A las pocas horas, un segundo email llegaba a
mi bandeja de entrada. Asunto: Tumor de
piedra (debo añadir que yo había sido, recientemente, operado de un tumor
en la columna vertebral, por lo que ese encabezado recorrió mi espinazo como
una descarga).
El chofer
de Tiresias nos dejó delante de la catedral normanda de Cefalú. Durante el
trayecto desde Palermo mi guía no dejó de mostrarse como un hombre amable,
excelente conversador y de una cultura exquisita: en varias ocasiones sus
reflexiones giraron en derredor de la Eneida, de la Odisea, sobre Dante y
Petrarca e, incluso, los poetas sicilianos que florecieron en la corte de
Federico II Hohenstaufen como antecesores del dolce still novo. Yo escuchaba
encantado, hablaba de Pier della Vigna, Giacomo da Lentini, Guitonne de Arezzo,
y luego Guinizelli, Cavalcanti… sabía que yo era escritor y que esos asuntos
podrían interesarme. Lo que ignoraba era el tipo de escritor que yo era,
oscurecido, tan alejado de un “cor gentile”.
La
catedral de Cefalú, incrustada, empastada entre las casas, entre los tejadillos
rojizos, una excrescencia, un enorme tumor de piedra pardusca que le había
salida al pueblo en su mismo hueso: esa es la impresión que me dio la
construcción. Me desasosegaba.
Y una
extraña estatua en la escalinata de acceso todavía acrecentaba mi malestar.
¿Quién
es?…bueno, ¿era?, le pregunté a Tiresias. ¿Y qué más da?, me repuso. En
cualquier caso, su tiempo ha pasado ya, ¿no cree? Tiresias advirtió mi
inquietud y con un gesto tranquilizador me invitó a recorrer el interior, un
interior dominado, fagocitado por el Pantocrátor del ábside, de quien todo el
mundo en Cefalú estaba taaaaan orgulloso.
Un
caramelo policromado, un dulce empalagoso de dorados.
Justo
debajo, representados como murciélagos o tarántulas, los arcángeles…
¡Elija
la vida, rechace la muerte!, escuché el grito. ¡Silencio! ¡No hable en alto,
está en un lugar de oración! La mujer, de rostro asediado por la vejez y la
piel ajada de soles y por el trabajo en el campo, no dejaba de chillarle al
vigilante del duomo sus ¡elija la vida, rechace la muerte! El vigilante
reaccionó con brutalidad: un empujón desplazó a la mujer, que patinó por los
escaques de la Catedral
en un grotesco curling siciliano. Quedó frente a una imagen de Santa Ágata. A
voces, se dirigió a ella: Soy María Fernanda, madre de tres hijas y te pido que
tengas compasión... El vigilante la sujetó del brazo para despacharla. La gente
miraba con asombro, indignación y compasión. ¡Le he dicho que se calle! La
mujer, al sentir la presa metálica en su piel, se revolvió y le chilló al
guardia: ¡Elija la vida, no la muerte! Pero él no tuvo necesidad de elegir. Un
golpetazo en la cara sumió a María Fernanda en la espiral de la vergüenza.

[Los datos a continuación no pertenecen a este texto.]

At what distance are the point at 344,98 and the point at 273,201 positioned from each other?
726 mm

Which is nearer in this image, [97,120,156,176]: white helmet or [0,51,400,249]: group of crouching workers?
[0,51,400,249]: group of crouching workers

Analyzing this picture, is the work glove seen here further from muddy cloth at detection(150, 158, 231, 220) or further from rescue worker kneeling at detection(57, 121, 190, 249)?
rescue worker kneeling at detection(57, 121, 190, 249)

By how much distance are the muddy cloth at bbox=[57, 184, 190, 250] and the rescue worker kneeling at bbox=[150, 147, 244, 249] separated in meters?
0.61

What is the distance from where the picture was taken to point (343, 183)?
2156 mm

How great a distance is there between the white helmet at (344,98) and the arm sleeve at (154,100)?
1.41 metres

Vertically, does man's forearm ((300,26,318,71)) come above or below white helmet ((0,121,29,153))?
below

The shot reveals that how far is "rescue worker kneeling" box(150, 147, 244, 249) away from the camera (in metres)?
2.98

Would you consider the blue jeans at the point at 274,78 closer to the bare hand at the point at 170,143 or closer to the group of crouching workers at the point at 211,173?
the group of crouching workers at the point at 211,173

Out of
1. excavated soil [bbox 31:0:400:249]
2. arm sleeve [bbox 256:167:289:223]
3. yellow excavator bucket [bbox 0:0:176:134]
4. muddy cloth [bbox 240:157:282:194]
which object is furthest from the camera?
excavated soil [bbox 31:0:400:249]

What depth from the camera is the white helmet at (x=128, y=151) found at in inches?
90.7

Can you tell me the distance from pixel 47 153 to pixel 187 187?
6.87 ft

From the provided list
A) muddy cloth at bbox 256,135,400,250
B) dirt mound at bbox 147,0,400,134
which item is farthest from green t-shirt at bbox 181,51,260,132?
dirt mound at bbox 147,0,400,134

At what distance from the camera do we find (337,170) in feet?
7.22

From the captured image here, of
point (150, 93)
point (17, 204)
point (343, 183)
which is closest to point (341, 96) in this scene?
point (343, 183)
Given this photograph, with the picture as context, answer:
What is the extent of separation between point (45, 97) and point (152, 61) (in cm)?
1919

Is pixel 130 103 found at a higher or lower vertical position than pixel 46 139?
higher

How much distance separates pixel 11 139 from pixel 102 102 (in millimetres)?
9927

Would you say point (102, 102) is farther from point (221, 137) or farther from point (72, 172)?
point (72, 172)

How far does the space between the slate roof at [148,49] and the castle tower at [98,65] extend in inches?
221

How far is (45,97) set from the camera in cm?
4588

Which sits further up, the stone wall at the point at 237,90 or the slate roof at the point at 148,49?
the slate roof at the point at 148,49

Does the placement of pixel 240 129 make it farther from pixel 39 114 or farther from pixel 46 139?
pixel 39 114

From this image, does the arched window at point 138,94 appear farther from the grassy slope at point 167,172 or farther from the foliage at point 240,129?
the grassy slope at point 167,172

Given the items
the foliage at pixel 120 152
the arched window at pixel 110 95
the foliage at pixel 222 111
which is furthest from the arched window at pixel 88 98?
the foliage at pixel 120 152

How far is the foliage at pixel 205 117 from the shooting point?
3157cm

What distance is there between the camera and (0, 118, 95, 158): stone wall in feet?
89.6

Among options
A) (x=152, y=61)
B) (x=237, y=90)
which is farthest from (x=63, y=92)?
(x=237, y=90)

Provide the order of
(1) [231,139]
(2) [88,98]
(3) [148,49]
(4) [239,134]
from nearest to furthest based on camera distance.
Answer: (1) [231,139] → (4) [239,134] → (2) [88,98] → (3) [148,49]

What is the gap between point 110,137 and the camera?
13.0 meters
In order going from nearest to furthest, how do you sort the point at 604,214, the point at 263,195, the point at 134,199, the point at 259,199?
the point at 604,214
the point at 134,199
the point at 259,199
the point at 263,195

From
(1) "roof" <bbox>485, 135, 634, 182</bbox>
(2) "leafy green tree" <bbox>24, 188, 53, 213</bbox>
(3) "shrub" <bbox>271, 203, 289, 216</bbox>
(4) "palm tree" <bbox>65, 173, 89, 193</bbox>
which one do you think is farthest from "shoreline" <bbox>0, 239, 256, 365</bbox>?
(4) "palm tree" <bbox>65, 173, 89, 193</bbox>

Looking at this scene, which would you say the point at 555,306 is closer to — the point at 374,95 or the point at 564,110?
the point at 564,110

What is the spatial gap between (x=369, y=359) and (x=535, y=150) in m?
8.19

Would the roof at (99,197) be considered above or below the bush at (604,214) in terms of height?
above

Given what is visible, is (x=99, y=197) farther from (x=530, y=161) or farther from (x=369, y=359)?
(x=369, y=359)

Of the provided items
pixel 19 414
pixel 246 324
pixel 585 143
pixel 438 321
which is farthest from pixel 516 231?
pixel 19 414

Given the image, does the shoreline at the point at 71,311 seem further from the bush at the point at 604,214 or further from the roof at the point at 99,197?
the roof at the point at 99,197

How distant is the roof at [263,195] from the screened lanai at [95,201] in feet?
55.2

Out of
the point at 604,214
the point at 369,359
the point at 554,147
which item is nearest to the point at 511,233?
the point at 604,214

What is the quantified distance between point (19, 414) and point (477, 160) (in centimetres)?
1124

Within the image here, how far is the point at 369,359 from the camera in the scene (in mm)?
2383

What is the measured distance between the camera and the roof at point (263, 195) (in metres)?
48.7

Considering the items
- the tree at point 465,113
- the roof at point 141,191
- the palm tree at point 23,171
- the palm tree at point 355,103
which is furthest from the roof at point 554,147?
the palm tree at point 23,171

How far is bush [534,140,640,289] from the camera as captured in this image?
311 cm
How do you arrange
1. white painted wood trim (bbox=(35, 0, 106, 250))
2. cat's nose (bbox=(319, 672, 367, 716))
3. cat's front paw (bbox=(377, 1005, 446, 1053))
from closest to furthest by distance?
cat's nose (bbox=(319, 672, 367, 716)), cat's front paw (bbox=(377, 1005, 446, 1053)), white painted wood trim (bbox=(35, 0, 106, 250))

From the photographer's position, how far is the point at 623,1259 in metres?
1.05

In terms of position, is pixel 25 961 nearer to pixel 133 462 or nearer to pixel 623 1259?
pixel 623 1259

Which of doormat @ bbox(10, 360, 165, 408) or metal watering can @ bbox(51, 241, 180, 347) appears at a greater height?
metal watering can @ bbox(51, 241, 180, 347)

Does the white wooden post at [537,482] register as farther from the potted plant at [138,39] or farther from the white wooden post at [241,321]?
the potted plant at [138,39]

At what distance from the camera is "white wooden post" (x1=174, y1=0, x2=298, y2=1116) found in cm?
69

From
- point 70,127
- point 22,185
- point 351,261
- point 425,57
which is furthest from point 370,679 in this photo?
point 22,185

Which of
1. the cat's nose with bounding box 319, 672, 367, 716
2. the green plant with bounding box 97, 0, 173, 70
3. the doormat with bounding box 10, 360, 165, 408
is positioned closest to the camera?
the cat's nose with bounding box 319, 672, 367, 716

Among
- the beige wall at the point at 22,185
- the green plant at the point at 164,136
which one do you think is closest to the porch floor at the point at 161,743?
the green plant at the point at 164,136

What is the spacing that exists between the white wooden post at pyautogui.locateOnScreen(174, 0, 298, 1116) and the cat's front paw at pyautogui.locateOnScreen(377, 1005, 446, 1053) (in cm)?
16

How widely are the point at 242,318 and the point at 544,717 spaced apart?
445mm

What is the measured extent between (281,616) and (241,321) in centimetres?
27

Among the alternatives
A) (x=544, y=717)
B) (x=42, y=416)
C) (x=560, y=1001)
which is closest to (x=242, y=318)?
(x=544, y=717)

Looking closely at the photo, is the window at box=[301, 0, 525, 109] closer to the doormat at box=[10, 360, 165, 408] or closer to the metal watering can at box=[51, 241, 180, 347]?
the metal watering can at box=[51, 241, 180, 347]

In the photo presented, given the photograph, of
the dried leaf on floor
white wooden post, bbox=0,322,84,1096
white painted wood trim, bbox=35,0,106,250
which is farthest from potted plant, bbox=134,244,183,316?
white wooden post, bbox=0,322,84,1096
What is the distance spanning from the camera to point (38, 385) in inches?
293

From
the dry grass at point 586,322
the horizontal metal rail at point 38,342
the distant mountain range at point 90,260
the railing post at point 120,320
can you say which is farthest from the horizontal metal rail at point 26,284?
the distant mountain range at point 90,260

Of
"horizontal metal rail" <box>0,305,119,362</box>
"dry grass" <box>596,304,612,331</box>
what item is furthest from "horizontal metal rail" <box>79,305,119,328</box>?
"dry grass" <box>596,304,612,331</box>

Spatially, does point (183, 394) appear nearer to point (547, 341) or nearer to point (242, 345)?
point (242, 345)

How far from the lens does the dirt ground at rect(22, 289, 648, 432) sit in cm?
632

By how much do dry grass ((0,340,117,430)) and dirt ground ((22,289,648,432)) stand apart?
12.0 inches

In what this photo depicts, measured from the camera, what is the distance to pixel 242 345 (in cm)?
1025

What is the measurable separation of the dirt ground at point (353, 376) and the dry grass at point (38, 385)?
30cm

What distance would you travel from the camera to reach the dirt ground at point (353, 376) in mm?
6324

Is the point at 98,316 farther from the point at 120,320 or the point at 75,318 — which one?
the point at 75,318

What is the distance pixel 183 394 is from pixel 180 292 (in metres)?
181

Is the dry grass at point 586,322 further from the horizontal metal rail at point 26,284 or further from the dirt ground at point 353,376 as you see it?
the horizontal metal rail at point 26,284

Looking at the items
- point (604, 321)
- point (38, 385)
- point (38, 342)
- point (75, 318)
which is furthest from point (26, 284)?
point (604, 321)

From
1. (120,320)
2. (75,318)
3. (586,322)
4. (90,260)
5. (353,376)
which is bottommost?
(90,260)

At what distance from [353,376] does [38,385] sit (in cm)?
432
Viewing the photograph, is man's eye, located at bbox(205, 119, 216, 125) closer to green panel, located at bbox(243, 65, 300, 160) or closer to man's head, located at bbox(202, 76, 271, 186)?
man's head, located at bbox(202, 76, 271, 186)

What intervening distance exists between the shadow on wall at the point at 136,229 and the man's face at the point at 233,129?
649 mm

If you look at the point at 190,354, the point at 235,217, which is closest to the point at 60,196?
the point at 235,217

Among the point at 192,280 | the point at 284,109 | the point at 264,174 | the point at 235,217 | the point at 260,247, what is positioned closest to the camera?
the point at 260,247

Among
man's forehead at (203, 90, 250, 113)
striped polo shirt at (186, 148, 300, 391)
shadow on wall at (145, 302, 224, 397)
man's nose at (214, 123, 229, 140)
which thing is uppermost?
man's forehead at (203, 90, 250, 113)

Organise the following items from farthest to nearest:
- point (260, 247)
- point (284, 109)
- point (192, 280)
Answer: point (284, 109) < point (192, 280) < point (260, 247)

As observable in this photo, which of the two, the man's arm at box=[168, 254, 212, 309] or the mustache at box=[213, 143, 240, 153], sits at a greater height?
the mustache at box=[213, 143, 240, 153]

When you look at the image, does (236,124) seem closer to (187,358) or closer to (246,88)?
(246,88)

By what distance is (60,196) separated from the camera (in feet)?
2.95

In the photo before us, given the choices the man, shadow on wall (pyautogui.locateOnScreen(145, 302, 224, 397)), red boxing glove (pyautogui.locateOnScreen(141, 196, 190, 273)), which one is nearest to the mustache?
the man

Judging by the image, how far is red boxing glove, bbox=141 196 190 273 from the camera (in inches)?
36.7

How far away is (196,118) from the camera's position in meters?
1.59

Y
fue, tal vez, como si todo el azúcar de las cúpulas se desmoronara sobre ella.
Y yo, pobre estúpido, tan sólo pude refugiarme del dolor agudo de aquella
escena arrastrando mis pensamientos por las frescas losetas de la Catedral y fijando la
vista en un elemento sorprendente: se trataba de la figura de un enano que
cargaba a sus espaldas con la pila de
agua bendita (te adjunto foto).
Tiresias
ayudó a levantarse a la mujer y, algo desagradado por la escena que acabábamos
de presenciar, me comento que quizás fuera buen momento de abandonar el lugar y
dirigirnos a un restaurante que el conocía en donde podríamos recuperar
fuerzas…
Por
cierto, me preguntas que cómo me llamo: puedes llamarme Agesilao, Agesilao
Degli Incerti.
¡No, no, no!; le escribí como respuesta a tan
descarado correo. Has cometido un error al mandarme la fotografía de la pila
bautismal del enano. Has topado con un estudioso sobre Kafka, lo siento amigo
Agesilao –si es que te llamas en verdad así, cosa que dudo-. Esta figurita fue
lo que más le llamó la atención a Kafka cuando la vio por un Kaiserpanorama, el artefacto de
fotografías en tres dimensiones que hacía furor en su época. Reseñó en uno de
sus diarios que el enano de la pila bautismal le parecía enormemente vivo… la
fotografía exhibida en el Kaiserpanorama era
de la iglesia de Santa Anastasia en Verona (te adjunto la foto verdadera que
vio Kafka, la tuya, desde luego, también es de esa misma iglesia veronesa).